- Рабочее задание -
Что, согласно тексту о зле и красоте, случится с произведением, если художник в красивом образе злого человека не скажет правды, что тот зол?

В зле же всегда подрыв действительности, подрыв смысла, впадение во власть времени и дурной бесконечности; в нем всегда ложь и безобразие, как бы мы ни пытались его оправдать и приукрасить: стоит только художнику попытаться в красивом образе злого человека не сказать правды, что он зол, не внести обезображивающую его черту, делающую его красоту мнимой и уничтожающую ее в меру присущего ему зла, как все произведение начнет звучать фальшью, неискренностью, как начнет гибнуть художественность. Тенденция изображает Иуду безобразным – или даже в красоте тем более обезображенным – вполне понятна, как понятно стремление нарисовать образ, например, Христа в виде неземной красоты, а те, кто пытались рисовать его в подлинной человечности, в сущности прибегали только к утонченному, непрямому выявлению все той же красоты: они заставляли только эту красоту просвечивать через обыденную человеческую форму, чтобы тем сильнее использовать силу контраста; стоит только на момент убрать этот элемент, и нас никто не сможет убедить, что перед нами попытка изобразить божественную фигуру: мы никогда художнику не поверим.

- Предоставленные данные -
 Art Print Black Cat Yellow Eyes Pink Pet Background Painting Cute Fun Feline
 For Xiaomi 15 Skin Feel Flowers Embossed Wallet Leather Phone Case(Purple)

- Итоговый ответ -
Все произведение начнет звучать фальшью, неискренностью, и начнет гибнуть художественность.